Les salariéEs ne travaillent que dans les conditions fixées par le patron : la conception des lieux de travail, de stockage, de mise en place des mesures de sécurité, d’entretien défectueux, des machines qui ne sont jamais aussi fiables que prévu, des pannes, des ruptures, de l’usure précoce, des décisions d’économie sur tout… C’est tout le fonctionnement de l’entreprise qui est en jeu.
En jeu, l’organisation du travail et de la production
Un accident d’envergure est toujours l’addition, dans une conjonction souvent unique, de plusieurs incidents, défauts, qui nécessite souvent une analyse sur plusieurs champs disciplinaires. Il faut pour le comprendre partir du travail réel, pas de celui qui est prescrit par les consignes théoriques qui sont nécessairement adaptées en permanence.
Pour intégrer ce travail réel, il faut prendre en compte la culture pratique de celles et ceux qui travaillent, qui sont à même de faire remonter en permanence les retours d’expérience, de l’analyse du quotidien, de l’ordinaire des situations de travail.
Mais l’entreprise productiviste capitaliste est centrée sur les pouvoirs hiérarchique et technique, dans les mains des tenants de la culture théorique scientifique qui règlerait tous les problèmes, et des financiers. Rien n’est réellement prévu pour l’expression libre des salariéEs, pour que leur connaissance du travail réel, là où se construit une vraie maîtrise des risques, soit au centre de l’organisation du travail et des choix.
Au-delà, il est nécessaire de savoir s’il est nécessaire de maintenir les productions actuelles de ces entreprises. Par exemple la fabrication d’engrais a provoqué des dizaines d’accidents faisant des milliers de victimes dans le monde, et elle est nocive pour l’avenir de l’agriculture.
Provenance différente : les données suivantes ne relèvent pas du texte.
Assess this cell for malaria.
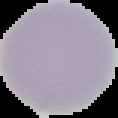
Uninfected.

From a thin blood film. Image is 118×118 pixels. Segmented cell region on a black background.Comment on the morphology of the erythrocytes.
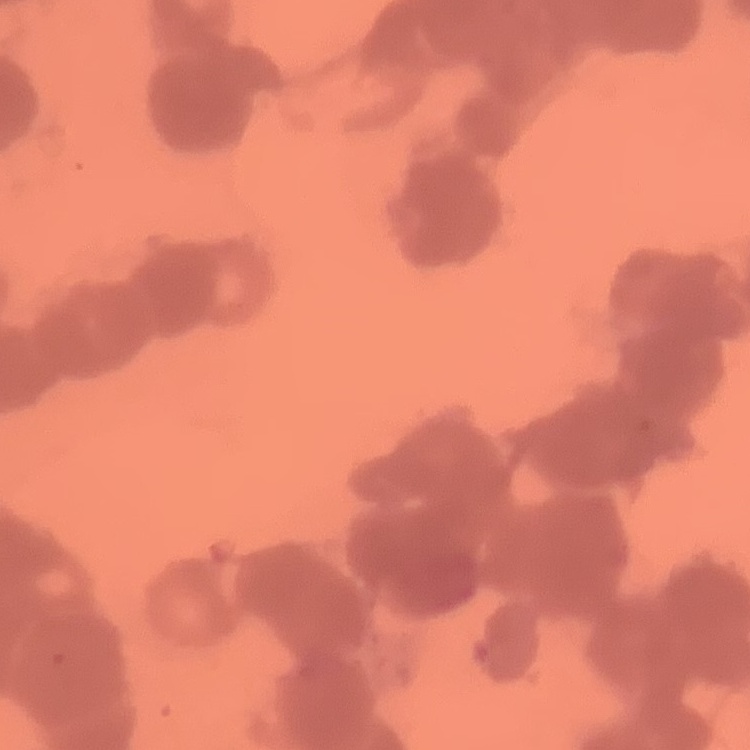

Rouleaux formation.

Summary:
  - Preparation: thin blood film
  - Image type: square crop of a larger photomicrograph
  - Stain: Field's or Giemsa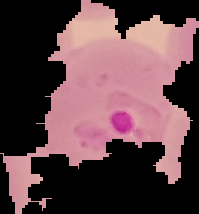
Summary:
  - Image size: 199×214 pixels
  - Image type: segmented cell region with the area outside set to black
  - Malaria status: parasitized
  - Preparation: thin blood film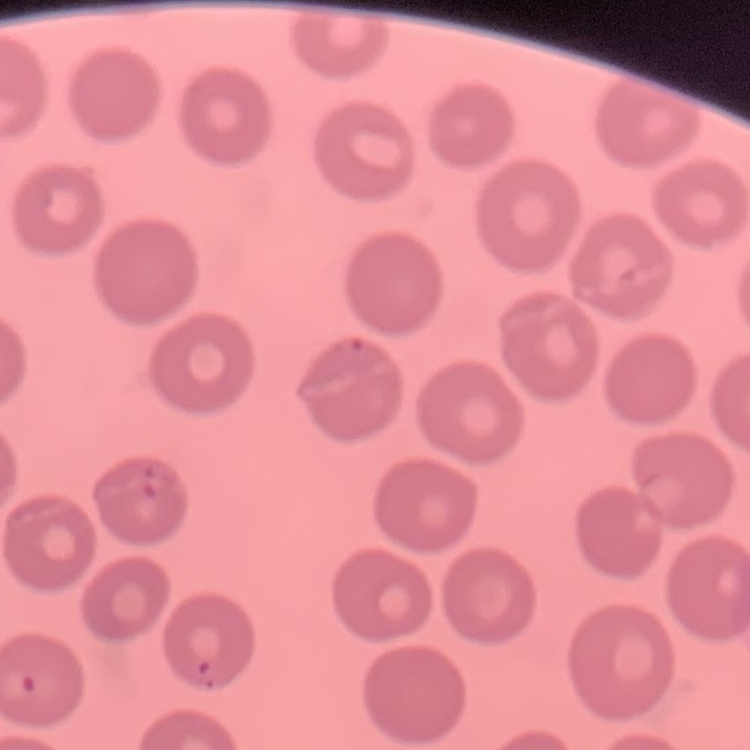

The erythrocytes exhibit no rouleaux formation. Thin blood smear. Square crop of a larger photomicrograph. Stained with either Field's or Giemsa.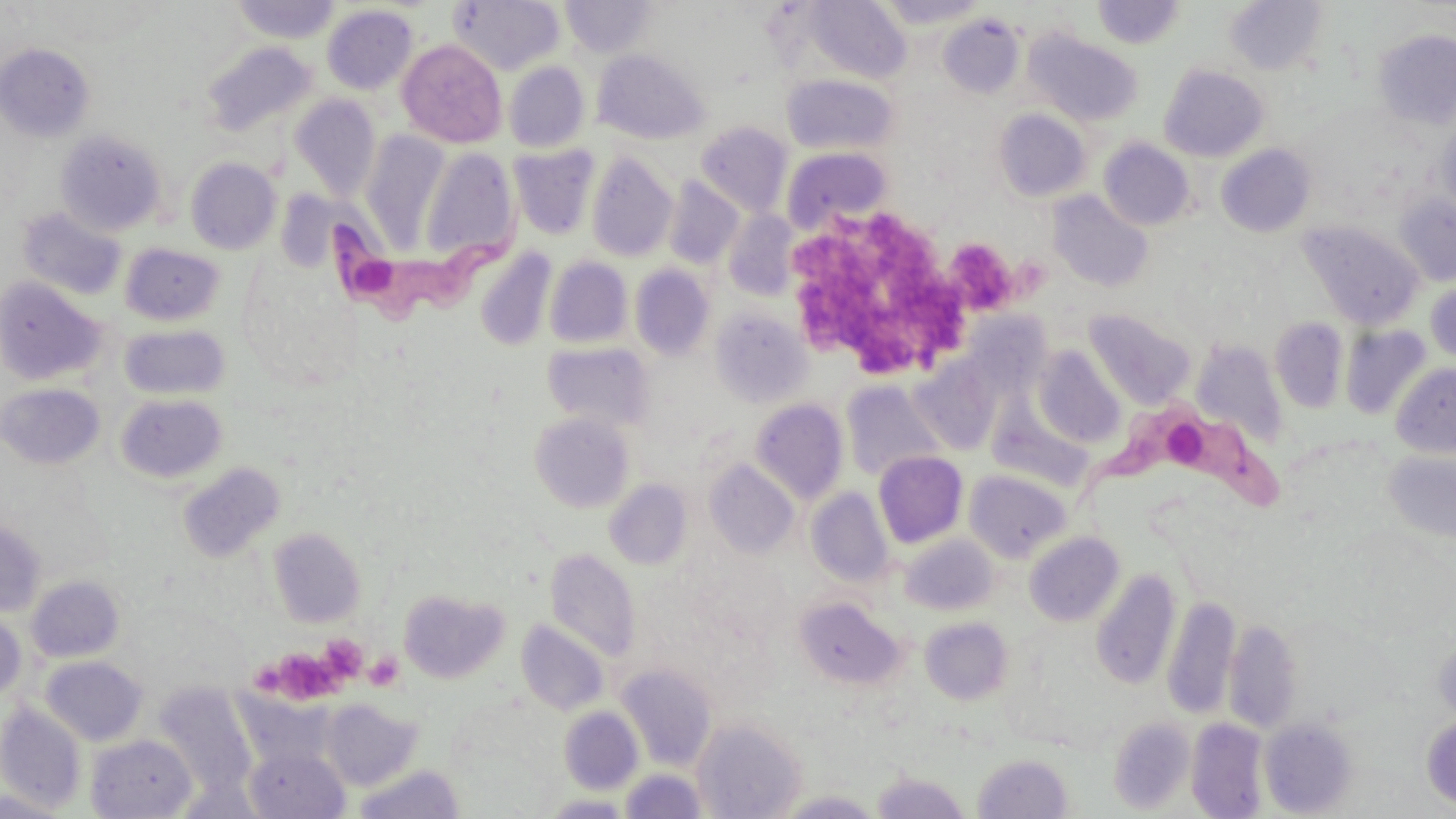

La supprimer est nécessaire en redonnant des emplois à toutes celles et tous ceux qui y sont aujourd’hui occupés. Il faut donc repenser les besoins de nos sociétés et aller au-delà de l’erreur qui serait à l’origine de l’accident, pour prendre des décisions sociales et politiques qui rendent impossibles ces accidents aujourd’hui inhérents au productivisme capitaliste. Nos vies valent plus que leurs profits !

Patrick Le Moal

 

Bibliographie indicative :

AZF/Total. Responsable et coupable, Rémy Jean et Philippe Saunier (dir.), Syllepse, 2018

Accidents industriels, le coût du silence, Michel Llory, L’Harmattan, 1996

Travailler peut nuire gravement à votre santé, Annie Thébaud-Mony, La Découverte, 2007

Une autre histoire des « Trente Glorieuses », Céline Pessis, Sezin Topçu et Christophe Bonneuil (dir.), La Découverte, 2013

 

Des accidents industriels marquants :

Coups de grisou dans les mines :
1906 à Courrières (1 099 morts)
1942 à Benxi (Chine, 1 549 morts)
1972 à Wankie (Rhodésie, 426 morts)

Explosions dans la fabrication des engrais :
1921 à Oppau (Allemagne, 500 à 600 morts)
1942 à Tessenderio (Belgique, 189 morts et 900 blessés)
1947 à Texas City (581 morts et 3 000 blessés)
1984 à Bhopal (Inde) : gaz toxique, 28 000 morts en 20 ans

Dans le nucléaire :
1959 à Windscale (Grande-Bretagne)
1979 à Three Miles Island (États-unis)
1986 à Tchernobyl (Ukraine)
2011 à Fukushima (Japon)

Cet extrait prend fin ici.